__MATERIAL SUPPLIED__.
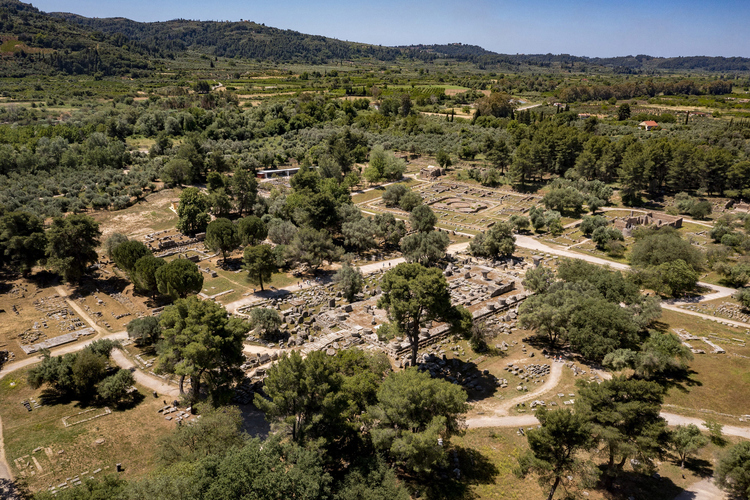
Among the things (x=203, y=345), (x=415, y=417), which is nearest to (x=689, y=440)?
(x=415, y=417)

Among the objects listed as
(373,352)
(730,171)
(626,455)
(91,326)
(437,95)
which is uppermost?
(437,95)

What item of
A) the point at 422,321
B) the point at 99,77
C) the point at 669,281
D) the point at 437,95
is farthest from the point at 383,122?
the point at 99,77

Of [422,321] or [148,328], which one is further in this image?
[148,328]

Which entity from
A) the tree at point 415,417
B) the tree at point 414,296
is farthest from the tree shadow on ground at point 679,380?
the tree at point 415,417

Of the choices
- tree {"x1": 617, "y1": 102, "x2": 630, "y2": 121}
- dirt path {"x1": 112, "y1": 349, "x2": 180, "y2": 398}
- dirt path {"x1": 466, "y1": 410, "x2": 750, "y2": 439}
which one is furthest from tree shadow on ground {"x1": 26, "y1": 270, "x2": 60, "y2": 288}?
tree {"x1": 617, "y1": 102, "x2": 630, "y2": 121}

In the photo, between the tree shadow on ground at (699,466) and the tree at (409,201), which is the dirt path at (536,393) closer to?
the tree shadow on ground at (699,466)

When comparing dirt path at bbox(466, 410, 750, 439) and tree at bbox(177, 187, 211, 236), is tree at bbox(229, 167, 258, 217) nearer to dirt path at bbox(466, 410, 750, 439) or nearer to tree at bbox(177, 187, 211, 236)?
tree at bbox(177, 187, 211, 236)

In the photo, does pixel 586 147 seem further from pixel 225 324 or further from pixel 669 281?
pixel 225 324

__EXERCISE BRIEF__. Copy all of the data above word for word, leaving out the pictures.

__RESPONSE TO THE EXERCISE__.
Among the things (x=203, y=345), (x=415, y=417), which is nearest to (x=689, y=440)?
(x=415, y=417)

Among the objects listed as
(373,352)
(730,171)
(626,455)
(91,326)
(437,95)
which is uppermost?
(437,95)

What item of
A) the point at 422,321
B) the point at 99,77
C) the point at 669,281
D) the point at 437,95
is farthest from the point at 383,122?
the point at 99,77

Of [422,321] or [148,328], which one is further in this image?
[148,328]

Which entity from
A) the tree at point 415,417
B) the tree at point 414,296
is farthest from the tree shadow on ground at point 679,380?
the tree at point 415,417

Of the choices
- tree {"x1": 617, "y1": 102, "x2": 630, "y2": 121}
- dirt path {"x1": 112, "y1": 349, "x2": 180, "y2": 398}
- dirt path {"x1": 466, "y1": 410, "x2": 750, "y2": 439}
which one is furthest from tree shadow on ground {"x1": 26, "y1": 270, "x2": 60, "y2": 288}?
tree {"x1": 617, "y1": 102, "x2": 630, "y2": 121}

In the photo, between the tree shadow on ground at (699,466) and the tree at (409,201), which is the dirt path at (536,393) closer to?
the tree shadow on ground at (699,466)

When comparing dirt path at bbox(466, 410, 750, 439) and tree at bbox(177, 187, 211, 236), is tree at bbox(229, 167, 258, 217) nearer to dirt path at bbox(466, 410, 750, 439) or nearer to tree at bbox(177, 187, 211, 236)?
tree at bbox(177, 187, 211, 236)

In the photo, does pixel 586 147 seem further from pixel 225 324 or further from pixel 669 281?
pixel 225 324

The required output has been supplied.